After months of experimentation, Yu’s team found that, through chemical transformations similar to those done by the bimodal cytochrome P450 enzymes, they could efficiently make compounds called unsaturated primary amides — a class that includes many drug molecules — by dehydrogenating inexpensive starting compounds called methoxyamides. For the catalyst, they needed only copper fluoride — also inexpensive and easy to use.

As the chemists explored the breadth of their new dehydrogenation method using different specific starting compounds, they observed trace amounts of a type of molecule called a lactone, indicating that an oxygenation reaction had occurred. Ultimately, they were able to determine the reaction conditions that favored this oxygenation or “lactonization” over the dehydrogenation. In other words, like the bimodal enzymes that had inspired them, they were able to control whether their approach led down one reaction path or the other.

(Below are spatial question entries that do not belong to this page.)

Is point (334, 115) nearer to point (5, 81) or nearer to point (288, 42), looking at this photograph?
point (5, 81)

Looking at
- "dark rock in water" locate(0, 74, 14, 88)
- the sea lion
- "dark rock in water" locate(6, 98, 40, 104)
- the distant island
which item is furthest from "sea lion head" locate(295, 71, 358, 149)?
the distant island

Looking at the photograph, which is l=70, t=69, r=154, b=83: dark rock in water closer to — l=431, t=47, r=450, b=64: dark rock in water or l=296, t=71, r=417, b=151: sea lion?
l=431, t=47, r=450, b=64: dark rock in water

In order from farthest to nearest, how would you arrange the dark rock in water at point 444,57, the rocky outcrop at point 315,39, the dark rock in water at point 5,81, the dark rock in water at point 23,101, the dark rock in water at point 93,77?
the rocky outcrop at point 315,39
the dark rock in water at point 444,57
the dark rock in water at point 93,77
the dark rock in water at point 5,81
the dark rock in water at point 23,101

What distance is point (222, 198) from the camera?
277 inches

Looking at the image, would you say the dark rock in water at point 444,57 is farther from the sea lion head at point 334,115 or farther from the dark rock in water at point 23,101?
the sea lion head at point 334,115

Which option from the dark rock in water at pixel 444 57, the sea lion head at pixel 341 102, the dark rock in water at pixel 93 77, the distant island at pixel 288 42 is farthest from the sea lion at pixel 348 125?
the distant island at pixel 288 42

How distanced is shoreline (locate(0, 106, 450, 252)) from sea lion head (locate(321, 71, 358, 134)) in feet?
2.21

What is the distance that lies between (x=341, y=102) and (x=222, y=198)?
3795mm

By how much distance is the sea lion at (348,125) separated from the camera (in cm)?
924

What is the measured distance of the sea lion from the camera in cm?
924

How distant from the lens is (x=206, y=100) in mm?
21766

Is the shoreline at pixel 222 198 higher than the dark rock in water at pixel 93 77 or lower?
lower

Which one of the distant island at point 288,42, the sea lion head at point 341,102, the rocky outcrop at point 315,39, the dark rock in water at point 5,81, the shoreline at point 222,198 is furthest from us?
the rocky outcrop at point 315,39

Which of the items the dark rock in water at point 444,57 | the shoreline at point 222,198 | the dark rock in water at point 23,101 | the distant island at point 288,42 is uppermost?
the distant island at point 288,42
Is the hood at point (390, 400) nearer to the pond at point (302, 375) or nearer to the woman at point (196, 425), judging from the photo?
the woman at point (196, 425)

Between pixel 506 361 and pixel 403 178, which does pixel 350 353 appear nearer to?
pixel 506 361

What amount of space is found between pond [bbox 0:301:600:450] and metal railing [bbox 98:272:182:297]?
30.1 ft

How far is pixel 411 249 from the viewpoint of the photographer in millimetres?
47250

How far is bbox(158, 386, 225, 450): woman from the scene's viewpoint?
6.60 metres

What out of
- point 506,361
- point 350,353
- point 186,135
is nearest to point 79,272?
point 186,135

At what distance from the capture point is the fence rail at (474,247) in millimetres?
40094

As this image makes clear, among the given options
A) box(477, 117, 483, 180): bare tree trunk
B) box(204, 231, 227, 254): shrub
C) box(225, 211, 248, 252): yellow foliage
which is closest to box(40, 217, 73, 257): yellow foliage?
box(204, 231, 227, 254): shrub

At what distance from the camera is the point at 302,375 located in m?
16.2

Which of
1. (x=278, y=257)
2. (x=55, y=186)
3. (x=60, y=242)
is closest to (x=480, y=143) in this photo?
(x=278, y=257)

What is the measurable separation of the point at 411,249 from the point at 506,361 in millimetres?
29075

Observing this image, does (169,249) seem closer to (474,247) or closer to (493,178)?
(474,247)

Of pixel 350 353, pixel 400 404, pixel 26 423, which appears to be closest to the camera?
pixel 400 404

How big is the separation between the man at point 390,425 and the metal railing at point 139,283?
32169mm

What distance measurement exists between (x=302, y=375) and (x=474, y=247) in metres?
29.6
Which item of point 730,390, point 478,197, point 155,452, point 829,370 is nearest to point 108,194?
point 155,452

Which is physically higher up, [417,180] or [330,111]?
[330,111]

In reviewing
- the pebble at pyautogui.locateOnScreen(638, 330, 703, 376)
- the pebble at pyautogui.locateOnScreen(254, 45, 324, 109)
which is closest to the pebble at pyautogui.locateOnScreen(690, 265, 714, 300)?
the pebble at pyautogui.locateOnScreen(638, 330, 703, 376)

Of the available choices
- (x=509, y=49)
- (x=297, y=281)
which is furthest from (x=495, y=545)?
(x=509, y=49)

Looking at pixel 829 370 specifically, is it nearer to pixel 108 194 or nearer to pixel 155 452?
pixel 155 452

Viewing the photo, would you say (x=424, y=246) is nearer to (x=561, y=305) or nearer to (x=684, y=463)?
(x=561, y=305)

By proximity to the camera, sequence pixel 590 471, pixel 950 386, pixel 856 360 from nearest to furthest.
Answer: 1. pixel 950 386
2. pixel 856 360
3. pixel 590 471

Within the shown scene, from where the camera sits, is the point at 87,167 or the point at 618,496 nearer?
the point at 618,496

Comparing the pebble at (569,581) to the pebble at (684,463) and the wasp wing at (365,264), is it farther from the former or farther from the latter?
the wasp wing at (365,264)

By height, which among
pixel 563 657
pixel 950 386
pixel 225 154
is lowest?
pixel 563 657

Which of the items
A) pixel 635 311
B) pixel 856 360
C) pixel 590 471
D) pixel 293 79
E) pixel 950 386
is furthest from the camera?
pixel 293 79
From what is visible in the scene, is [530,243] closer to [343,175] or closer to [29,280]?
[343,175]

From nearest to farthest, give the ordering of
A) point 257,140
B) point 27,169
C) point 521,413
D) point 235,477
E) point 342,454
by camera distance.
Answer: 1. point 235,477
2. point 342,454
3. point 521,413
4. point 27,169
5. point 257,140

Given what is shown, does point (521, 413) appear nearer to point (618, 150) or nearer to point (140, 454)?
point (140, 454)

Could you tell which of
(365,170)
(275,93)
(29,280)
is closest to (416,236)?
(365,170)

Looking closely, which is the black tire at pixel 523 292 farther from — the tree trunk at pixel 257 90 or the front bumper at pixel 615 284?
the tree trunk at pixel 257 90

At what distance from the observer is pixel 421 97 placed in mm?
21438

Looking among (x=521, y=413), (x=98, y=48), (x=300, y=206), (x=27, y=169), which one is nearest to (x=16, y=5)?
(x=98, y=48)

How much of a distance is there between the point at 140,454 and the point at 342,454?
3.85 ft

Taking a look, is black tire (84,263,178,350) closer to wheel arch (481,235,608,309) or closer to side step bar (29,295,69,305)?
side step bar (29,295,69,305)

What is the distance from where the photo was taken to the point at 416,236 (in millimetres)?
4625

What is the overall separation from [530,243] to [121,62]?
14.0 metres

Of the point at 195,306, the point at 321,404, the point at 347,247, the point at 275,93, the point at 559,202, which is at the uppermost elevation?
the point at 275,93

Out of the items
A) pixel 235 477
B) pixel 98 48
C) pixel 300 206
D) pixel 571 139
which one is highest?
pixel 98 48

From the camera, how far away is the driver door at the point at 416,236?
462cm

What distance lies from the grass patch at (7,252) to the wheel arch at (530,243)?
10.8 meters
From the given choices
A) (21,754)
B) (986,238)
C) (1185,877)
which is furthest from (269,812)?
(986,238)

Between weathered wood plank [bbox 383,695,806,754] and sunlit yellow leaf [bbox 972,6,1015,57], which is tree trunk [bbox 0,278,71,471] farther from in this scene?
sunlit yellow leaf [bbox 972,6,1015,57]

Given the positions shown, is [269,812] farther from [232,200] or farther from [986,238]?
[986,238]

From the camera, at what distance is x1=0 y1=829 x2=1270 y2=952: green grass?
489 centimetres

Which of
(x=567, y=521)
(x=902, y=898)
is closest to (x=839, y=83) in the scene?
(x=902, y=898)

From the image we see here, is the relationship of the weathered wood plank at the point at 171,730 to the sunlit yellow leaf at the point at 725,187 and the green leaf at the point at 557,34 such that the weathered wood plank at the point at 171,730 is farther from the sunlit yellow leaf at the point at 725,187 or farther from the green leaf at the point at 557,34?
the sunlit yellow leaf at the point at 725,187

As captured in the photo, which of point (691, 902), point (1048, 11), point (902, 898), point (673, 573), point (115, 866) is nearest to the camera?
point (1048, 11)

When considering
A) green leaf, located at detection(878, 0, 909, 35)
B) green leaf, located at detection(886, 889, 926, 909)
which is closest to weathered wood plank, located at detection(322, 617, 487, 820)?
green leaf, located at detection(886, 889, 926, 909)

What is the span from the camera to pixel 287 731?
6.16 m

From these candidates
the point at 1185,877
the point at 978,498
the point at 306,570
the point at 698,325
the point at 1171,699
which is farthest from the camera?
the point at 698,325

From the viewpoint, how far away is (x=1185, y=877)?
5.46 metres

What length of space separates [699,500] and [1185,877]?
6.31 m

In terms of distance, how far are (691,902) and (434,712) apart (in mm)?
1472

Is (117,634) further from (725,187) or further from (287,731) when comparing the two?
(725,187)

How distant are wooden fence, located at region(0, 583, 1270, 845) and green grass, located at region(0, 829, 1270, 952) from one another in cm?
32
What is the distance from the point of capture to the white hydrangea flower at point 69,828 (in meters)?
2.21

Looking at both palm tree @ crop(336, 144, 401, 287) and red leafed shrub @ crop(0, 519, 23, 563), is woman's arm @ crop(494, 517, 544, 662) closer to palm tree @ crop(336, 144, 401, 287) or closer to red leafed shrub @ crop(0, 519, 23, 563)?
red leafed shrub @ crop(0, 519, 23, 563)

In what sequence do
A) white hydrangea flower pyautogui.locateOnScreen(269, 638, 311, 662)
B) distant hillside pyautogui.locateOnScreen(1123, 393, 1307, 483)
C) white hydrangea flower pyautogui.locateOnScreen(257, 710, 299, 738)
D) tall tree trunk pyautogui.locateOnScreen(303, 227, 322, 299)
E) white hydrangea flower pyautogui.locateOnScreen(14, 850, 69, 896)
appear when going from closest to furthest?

The team demonstrated the remarkable versatility of this set of reactions by using it to modify — via dehydrogenation or lactonization, or both — a wide variety of starting compounds, including the neurological drug valproic acid and the cholesterol-lowering drug gemfibrozil. (Modifications of existing complex molecules to create potentially better variants are a common drug discovery and optimization technique.)

Yu and his group are currently developing a similar approach for making and modifying lactone- and amide-related compounds called lactams, which include some antibiotics.

“We’ve already had a lot of interest in this new approach from pharma industry chemists,” Yu says.

“Copper-catalyzed dehydrogenation or lactonization of C(sp3)−H bonds” was co-authored by Shupeng Zhou, Zi-Jun Zhang and Jin-Quan Yu.

Support for the research was provided by the National Institutes of Health (2R01GM084019).